A — I talked to him and I told him (Crispin Ching) that I will be the one to talk to the father of Lydia but still he did not like again I talked to him and told him that he is making a fool out of them and that he did not utter a word so that I reiterated what I told him that he is making a fool out of them but he did not utter a word and I asked him for the third time if he is making a fool out of my cousins and he answered me that he is afraid of the father of Lydia and that I was not able to sense (sic) myself for I unsheathed my sharp-pointed bolo inside my pocket and I stabbed him twice.
While motive is not necessary for the conviction of a defendant who is positively Identified, nevertheless, it may be helpful in determining which of two conflicting theories is to be believed. In the instant case, the evidence for the prosecution tends to establish murder. On the other hand, the evidence for the defense tends to establish only homicide. The presence of a strong motive on the part of the appellant to kill the deceased makes the story of the prosecution that the crime was committed with treachery more credible.
On the other hand, the claim of the appellant that the deceased boxed him first lacks merit. In his statement found in Question and Answer No. 23 of Exhibit "M", the appellant stated, "I asked him (deceased) for the third time if he is making a fool out of my cousins and he answered me that he is afraid of the father of Lydia and that I was not able to sense (sic) myself for I unsheathed my sharp-pointed bolo inside my pocket and I stabbed him twice." In his affidavit (Exh. "M"), the appellant never mentioned the fact that the deceased boxed him first.
In another affidavit (Exh. "N") the appellant reiterated the aforequoted statement when he said, "And because I told him again, maybe you are fooling them and because he did not answer, I was not able to hold myself and I drew the knife from my pocket and thrust it twice at him." There is nothing also in Exh. "N" wherein the appellant stated that the deceased boxed him first.
The crime committed is murder with the qualifying circumstance of treachery, with neither aggravating or mitigating circumstances attending the commission of the offense.
WHEREFORE, the decision of the lower court being in accordance with the facts and the law of the case, We hereby affirm the same. With costs.
Barredo (Chairman), Aquino, Concepcion, Jr., De Castro and Escolin, JJ., concur.

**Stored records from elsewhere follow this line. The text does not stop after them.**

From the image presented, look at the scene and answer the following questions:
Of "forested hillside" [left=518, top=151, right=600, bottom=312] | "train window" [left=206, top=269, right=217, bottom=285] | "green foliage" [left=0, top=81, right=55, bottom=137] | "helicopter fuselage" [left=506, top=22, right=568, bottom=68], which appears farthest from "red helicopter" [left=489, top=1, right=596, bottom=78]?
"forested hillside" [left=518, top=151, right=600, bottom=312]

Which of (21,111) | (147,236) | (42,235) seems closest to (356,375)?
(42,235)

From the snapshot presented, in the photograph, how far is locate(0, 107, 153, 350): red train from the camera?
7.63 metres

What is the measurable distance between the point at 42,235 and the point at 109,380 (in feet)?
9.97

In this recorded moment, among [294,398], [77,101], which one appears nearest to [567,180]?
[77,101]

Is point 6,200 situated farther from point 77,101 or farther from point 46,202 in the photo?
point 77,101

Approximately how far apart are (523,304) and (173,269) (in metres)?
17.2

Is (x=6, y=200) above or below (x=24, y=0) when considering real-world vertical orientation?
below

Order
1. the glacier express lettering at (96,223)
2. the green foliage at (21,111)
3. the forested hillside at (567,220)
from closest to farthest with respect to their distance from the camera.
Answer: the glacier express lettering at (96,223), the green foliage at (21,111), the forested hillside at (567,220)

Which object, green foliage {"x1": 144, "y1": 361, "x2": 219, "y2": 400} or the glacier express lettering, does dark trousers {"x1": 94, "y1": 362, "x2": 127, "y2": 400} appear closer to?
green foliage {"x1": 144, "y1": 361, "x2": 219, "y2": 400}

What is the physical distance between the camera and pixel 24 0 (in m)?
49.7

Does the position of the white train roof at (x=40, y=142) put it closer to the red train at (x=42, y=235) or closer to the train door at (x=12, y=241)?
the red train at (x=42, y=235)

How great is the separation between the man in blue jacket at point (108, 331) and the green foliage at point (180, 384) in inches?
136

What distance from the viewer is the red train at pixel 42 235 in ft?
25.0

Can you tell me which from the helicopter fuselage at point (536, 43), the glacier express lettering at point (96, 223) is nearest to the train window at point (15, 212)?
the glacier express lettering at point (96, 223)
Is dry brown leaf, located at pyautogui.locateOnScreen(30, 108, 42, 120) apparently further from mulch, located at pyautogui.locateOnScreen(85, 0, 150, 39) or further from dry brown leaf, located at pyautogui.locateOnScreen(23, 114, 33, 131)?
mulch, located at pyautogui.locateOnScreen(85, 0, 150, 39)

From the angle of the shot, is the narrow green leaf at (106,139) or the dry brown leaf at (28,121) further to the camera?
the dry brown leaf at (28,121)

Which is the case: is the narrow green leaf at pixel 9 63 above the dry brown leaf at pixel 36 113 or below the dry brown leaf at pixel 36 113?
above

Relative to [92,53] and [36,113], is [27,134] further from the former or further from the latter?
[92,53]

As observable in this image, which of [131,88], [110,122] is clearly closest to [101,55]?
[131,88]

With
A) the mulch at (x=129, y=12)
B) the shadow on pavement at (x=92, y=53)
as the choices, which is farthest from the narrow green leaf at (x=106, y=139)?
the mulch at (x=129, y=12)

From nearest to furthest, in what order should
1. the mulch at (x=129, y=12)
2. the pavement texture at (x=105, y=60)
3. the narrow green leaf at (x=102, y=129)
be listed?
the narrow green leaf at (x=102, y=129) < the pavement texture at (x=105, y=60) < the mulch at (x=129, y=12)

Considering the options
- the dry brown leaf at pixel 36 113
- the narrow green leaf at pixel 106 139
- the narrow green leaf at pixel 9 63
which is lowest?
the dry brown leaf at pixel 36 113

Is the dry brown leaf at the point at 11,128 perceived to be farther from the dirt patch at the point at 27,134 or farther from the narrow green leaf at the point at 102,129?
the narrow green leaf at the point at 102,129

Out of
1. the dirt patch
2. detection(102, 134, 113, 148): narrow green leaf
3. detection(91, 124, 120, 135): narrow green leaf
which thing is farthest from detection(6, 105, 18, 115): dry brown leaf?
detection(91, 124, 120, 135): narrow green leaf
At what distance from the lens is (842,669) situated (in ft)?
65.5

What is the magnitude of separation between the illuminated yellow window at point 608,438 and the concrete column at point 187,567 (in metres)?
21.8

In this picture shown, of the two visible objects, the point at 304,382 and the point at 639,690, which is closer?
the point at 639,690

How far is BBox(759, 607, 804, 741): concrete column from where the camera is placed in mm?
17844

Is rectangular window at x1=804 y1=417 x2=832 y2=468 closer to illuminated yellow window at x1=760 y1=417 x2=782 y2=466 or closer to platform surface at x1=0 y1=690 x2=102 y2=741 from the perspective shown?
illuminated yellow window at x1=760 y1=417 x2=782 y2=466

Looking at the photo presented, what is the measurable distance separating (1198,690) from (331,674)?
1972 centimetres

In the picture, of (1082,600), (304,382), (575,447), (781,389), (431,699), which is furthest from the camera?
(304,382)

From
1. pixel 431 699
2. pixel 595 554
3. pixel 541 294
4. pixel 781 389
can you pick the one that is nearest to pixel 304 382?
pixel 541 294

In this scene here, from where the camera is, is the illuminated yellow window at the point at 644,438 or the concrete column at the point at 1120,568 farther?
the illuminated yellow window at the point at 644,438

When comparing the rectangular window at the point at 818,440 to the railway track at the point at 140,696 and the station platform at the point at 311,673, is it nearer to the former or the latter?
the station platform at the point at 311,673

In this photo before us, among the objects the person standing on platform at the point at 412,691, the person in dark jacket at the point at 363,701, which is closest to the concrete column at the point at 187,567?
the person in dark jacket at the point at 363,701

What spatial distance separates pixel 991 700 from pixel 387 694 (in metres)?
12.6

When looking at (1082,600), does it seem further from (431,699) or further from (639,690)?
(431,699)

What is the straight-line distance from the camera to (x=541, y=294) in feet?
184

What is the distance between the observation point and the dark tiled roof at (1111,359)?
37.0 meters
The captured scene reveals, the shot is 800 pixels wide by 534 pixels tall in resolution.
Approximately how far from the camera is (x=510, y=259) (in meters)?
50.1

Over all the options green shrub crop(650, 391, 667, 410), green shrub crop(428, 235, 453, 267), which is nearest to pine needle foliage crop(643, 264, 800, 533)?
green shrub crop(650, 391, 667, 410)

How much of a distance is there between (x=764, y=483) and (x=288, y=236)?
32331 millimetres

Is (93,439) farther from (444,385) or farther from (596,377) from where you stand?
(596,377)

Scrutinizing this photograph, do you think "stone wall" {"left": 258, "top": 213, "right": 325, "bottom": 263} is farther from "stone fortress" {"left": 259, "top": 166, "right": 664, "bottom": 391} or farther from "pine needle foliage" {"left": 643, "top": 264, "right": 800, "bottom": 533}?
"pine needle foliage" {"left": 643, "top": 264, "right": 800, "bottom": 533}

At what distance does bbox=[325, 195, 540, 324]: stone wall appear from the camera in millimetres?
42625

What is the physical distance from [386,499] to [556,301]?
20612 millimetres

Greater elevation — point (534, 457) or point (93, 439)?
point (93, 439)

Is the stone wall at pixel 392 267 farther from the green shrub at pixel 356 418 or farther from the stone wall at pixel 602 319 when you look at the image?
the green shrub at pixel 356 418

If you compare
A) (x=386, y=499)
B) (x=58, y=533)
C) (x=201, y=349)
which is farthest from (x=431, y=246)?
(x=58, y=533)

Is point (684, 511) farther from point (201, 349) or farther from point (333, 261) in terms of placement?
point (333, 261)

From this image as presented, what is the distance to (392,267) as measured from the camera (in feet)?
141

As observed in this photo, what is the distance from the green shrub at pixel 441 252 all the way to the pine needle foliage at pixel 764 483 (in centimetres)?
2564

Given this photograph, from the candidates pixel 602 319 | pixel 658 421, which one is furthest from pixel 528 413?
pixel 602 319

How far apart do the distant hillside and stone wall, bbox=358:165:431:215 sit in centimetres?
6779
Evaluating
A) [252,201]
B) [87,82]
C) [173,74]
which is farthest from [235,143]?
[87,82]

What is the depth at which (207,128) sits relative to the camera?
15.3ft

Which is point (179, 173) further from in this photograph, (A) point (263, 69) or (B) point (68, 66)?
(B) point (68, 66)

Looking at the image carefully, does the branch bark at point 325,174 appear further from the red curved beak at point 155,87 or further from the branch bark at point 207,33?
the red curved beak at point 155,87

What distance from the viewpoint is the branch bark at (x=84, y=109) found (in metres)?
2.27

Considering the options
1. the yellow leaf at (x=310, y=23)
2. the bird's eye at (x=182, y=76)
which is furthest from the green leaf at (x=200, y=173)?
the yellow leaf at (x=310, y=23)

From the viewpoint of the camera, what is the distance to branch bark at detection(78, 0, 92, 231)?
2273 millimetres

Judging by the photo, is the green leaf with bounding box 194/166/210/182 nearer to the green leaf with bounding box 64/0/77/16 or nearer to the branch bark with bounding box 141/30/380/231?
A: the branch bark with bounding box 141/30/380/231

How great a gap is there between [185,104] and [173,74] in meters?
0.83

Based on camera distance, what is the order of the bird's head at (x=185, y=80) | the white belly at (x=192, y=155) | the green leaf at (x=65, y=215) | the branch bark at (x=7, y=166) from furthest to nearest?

Abad Santos, J., is on leave.
1 p. 22, Record.
2 p. 35, Record.
3 pp. 89-91, tsn, August 5, 1972.
4 pp. 23-26, tsn, March 23, 1972; pp. 89-90, 98, tsn, August 5, .1972.
5 pp. 26-27, tsn, March 23, 1972; pp. 91-94, tsn, August 5, 1972.
6 pp. 92-93, tsn, Id.
7 pp. 45-46, tsn, April 13, 1972.
8 pp. 45-46, tsn, Id.
9 pp. 29-31, 34-35, tsn, March 23, 1972.
10 p. 96, tsn, August 5, 1972.
11 pp. 95-97, tsn, August 5, 1972.
12 pp. 2-3, tsn, March 23, 1972.
13 pp. 45-46, tsn April 13, 1972.
14 pp. 29-31, March 23, 1972, tsn.
15 pp. 26-27, tsn, March 23, 1972.
16 p. 96, tsn, August 5, 1972.
17 Exh. "M", pp. 72-74, Record.
18 "Question and Answer No. 13, Exh. "M".